C’est ce que les théoriciens de l’équité ont montré dans leurs travaux, à savoir que dès lors que les individus sont placés dans une situation théorique d’égalité et de concurrence, ils sont d’autant plus enclins à vivre leur « différences » sur le mode de l’injustice – notamment parce qu’ils trouveront toujours un point de comparaison pouvant donner du crédit à ce sentiment (Festinger, 1954 ; Adams, 1963 et 1964 ; Kellerhals, et al., 1997). Par delà les justifications de la rémunération des dirigeants en termes de performance économique, c’est le salaire réel relatif qui est en jeu à ce niveau, c'est-à-dire que les individus sont particulièrement attentifs à l’écart entre ce qu’ils gagnent et ce que gagnent les dirigeants (Wade, O’Reilly et Pollock, 2006). De ce point de vue, la controverse publique sur la rémunération des dirigeants n’est alors plus qu’un exemple exacerbé du constat selon lequel les inégalités entre individus sont d’autant plus problématiques que la justice est pensée dans un ordre d’immanence et non plus de transcendance.
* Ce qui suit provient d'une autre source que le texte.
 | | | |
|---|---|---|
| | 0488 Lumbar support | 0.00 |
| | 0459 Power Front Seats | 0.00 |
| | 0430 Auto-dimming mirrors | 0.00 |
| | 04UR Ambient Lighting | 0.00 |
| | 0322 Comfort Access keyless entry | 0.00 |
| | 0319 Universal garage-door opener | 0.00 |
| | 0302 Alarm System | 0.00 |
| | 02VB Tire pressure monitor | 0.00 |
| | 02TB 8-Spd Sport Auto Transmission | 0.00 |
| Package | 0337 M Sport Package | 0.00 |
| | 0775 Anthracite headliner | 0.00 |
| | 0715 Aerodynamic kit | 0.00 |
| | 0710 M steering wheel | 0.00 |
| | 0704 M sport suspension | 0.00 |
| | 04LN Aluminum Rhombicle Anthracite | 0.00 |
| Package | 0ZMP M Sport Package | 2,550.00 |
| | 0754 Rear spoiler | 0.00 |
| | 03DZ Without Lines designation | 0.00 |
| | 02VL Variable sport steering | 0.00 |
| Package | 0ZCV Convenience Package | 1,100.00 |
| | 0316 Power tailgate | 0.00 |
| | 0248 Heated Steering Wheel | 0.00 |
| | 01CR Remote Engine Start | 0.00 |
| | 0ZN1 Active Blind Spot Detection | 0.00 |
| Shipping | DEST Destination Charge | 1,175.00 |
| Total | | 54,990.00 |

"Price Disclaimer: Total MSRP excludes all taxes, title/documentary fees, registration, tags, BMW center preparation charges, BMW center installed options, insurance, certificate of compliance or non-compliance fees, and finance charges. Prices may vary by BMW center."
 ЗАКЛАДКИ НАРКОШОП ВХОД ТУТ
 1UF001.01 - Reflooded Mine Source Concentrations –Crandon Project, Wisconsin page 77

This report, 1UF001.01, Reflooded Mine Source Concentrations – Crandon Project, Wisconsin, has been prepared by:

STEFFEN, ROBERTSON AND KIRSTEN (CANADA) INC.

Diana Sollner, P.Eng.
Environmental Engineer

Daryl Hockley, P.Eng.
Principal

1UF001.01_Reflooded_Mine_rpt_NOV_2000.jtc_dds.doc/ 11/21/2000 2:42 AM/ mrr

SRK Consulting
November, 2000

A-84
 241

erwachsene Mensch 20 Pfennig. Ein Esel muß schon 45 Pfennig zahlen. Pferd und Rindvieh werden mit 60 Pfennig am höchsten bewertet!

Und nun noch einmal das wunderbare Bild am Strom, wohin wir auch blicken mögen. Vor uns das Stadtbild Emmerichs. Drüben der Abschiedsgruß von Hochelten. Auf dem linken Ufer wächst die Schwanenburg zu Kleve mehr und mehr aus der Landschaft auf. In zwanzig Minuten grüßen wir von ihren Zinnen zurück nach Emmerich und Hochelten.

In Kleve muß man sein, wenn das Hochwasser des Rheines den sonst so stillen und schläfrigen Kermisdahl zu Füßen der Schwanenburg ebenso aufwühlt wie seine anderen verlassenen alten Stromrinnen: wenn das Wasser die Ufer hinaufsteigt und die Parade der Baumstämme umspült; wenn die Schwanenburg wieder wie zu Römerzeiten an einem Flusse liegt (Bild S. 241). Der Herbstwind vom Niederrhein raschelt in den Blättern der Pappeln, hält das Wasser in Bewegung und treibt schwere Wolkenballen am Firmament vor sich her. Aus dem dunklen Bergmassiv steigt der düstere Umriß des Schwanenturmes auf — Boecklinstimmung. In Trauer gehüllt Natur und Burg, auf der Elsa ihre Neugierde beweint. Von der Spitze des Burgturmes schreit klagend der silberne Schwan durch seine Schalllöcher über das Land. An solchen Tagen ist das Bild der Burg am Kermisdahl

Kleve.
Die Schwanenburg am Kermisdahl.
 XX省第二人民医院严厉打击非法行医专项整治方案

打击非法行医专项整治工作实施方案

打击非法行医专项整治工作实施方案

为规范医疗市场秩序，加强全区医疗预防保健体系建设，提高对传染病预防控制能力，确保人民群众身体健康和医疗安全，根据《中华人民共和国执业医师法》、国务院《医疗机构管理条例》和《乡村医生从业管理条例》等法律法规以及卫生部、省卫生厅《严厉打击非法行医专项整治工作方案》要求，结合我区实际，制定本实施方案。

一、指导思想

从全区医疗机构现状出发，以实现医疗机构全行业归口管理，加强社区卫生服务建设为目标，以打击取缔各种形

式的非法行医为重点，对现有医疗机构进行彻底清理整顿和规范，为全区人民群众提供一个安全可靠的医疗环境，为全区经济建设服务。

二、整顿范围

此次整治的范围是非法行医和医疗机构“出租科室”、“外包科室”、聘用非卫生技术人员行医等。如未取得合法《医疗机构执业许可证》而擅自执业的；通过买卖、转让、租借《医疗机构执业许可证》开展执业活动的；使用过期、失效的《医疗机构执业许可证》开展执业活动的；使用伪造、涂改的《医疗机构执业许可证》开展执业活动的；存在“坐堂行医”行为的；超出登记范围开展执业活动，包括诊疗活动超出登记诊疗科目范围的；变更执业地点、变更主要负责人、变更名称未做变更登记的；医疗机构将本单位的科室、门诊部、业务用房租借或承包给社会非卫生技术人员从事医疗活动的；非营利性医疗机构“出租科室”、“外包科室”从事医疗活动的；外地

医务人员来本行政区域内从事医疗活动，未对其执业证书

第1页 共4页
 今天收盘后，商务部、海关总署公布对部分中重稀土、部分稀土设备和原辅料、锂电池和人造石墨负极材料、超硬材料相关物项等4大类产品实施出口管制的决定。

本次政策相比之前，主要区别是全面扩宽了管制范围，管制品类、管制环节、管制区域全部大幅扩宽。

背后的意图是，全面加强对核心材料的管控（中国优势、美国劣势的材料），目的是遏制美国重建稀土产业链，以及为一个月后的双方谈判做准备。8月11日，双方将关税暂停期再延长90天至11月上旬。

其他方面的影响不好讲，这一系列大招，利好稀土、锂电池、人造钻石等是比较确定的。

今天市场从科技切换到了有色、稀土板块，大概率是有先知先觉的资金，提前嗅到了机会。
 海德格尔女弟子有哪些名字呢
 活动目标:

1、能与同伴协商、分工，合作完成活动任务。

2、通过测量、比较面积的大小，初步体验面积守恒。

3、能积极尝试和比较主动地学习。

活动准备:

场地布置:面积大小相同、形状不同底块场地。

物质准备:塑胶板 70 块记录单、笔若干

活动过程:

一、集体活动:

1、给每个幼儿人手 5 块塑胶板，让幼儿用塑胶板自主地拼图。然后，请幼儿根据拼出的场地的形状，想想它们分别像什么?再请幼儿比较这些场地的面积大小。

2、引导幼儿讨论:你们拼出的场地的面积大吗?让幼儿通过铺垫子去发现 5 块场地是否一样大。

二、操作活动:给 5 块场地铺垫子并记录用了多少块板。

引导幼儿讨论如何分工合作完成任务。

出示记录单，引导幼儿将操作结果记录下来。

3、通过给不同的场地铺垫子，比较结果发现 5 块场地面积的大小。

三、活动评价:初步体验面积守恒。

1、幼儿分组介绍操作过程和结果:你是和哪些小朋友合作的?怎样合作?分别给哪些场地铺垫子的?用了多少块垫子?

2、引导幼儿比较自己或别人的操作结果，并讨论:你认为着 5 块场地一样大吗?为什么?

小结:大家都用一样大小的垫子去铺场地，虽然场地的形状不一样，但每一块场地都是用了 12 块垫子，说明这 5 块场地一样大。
En contrepoint, on peut d’ailleurs citer cet enseignement « inactuel » au sens de Nietzsche que constitue la parabole dite de l’ouvrier de la onzième heure52. En effet, que dit cette parabole si ce n’est que le modèle de justice selon lequel il en va à chacun « selon son dû » impose un ordre fragile, qui risque toujours de s’effondrer en raison de l’envie et/ou de la jalousie dont les individus peuvent faire preuve lorsqu’ils estiment que leurs mérites sont injustement reconnus ? À travers cette parabole, on voit bien que la perte de l’extériorité transcendantale (les commandements divins, une morale supérieure, etc.) se présente en tout cas comme un défi pour tous ceux qui, depuis les pères fondateurs du libéralisme jusqu’aux théoriciens du modèle économique libéral, cherchent à élever la « société économique » au dessus des règles morale. Un défi d’autant plus sérieux que la mécanique libérale n’est pas sans défaut comme nous l’avons montré dans le chapitre précédent. Dès lors, nous allons montrer ci-dessous que, pour relever ce défi, les théoriciens libéraux sont effectivement obligés d’en revenir à ce qu’il y a de plus « métaphysique » à l’intérieur du modèle : la croyance dans leurs capacités à faire advenir cet ordre social qu’ils désirent tant via la mise en place de réformes qui permettraient au marché d’imposer enfin sa « loi ».

Notes
52.

 Jésus disait dans cette parabole : « Le Royaume des cieux est comparable à un maître de maison qui sortit de grand matin, afin d'embaucher des ouvriers pour sa vigne. Il convint avec les ouvriers d’une pièce d'argent pour la journée et les envoya à sa vigne. Sorti vers la troisième heure, il en vit d'autres qui se tenaient sur la place, sans travail, et il leur dit : « Allez, vous-aussi, à ma vigne, et je vous donnerai ce qui est juste. » Ils y allèrent. Sortit de nouveau vers la sixième heure, puis vers la neuvième, il fit de même. Vers la onzième heure, il sortit encore, en trouva d'autres qui se tenaient là et leur dit : « Pourquoi êtes-vous restés là tout le jour, sans travail ? » C’est que, lui disent-ils, personne ne nous a embauchés. » Il leur dit : « Allez vous aussi à ma vigne. » Le soir venu, le maître de la vigne dit à son intendant : « Appelle les ouvriers, et remets à chacun son salaire, en commençant par les derniers pour finir par les premiers. » Ceux de la onzième heure vinrent donc et reçurent chacun une pièce d'argent. Les premiers, venant à leur tour, pensèrent qu’ils allaient recevoir davantage ; mais ils reçurent, eux aussi, chacun une pièce d'argent. En la recevant, ils murmurèrent contre le maître du domaine : « Ces derniers venus, disaient-ils, n'ont travaillé qu'une heure, et tu les traites comme nous, qui avons supporté le poids du jour et la grosse chaleur. » Mais il répliqua à l’un d’eux : « Mon ami, je ne te fais pas de tort, n’es-tu pas convenu avec moi d’une pièce d'argent ? Emporte ce qui est à toi et va-t-en. Je veux donner à ce dernier autant qu'à toi. Ne m’est-il pas permis de faire ce que je veux de mon bien ? Ou alors ton œil est-il mauvais parce que je suis bon ? » Ainsi les derniers seront les premiers, et les premiers seront derniers. (Matthieu, 20, 1-16, traduction Œcuménique de la Bible, 1988, Editions du Cerf, Paris).